* Start *

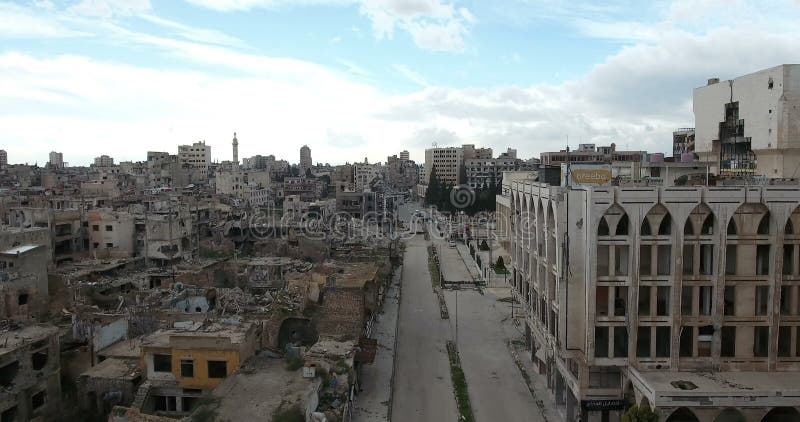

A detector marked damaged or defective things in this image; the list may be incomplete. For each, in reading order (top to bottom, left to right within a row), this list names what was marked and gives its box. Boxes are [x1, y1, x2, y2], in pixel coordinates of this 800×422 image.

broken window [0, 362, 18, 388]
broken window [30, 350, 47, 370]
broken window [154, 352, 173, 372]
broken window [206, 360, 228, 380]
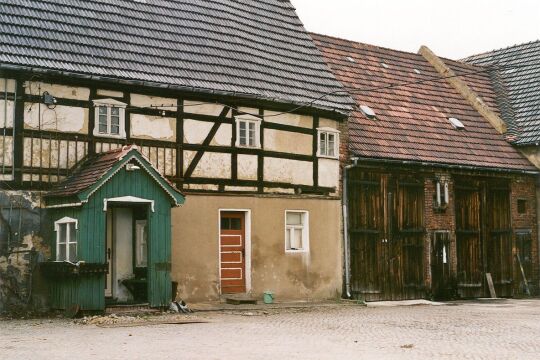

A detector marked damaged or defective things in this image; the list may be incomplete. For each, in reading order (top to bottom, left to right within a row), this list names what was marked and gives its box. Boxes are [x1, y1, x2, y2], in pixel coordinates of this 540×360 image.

* End *

- EXERCISE GOAL
Give back every line of text in the material above word for word, leaving out the pictures.

- COMPLETED EXERCISE
A detector marked damaged or defective things in this image; the list may be incomplete. For each, in reading order (top to bottom, left to right within a row), this list names what was marked and gives its box. Boxes are [x1, y1, x2, y2], in pixel coordinates of this 800×422 image.

broken window [0, 362, 18, 388]
broken window [30, 350, 47, 370]
broken window [154, 352, 173, 372]
broken window [206, 360, 228, 380]

A detector marked damaged or defective things in this image; the list may be incomplete. For each, in reading order (top to bottom, left to right within a row), this list names what was marked and gives its box. Boxes are [x1, y1, x2, y2], in pixel coordinates of this 540×360 image.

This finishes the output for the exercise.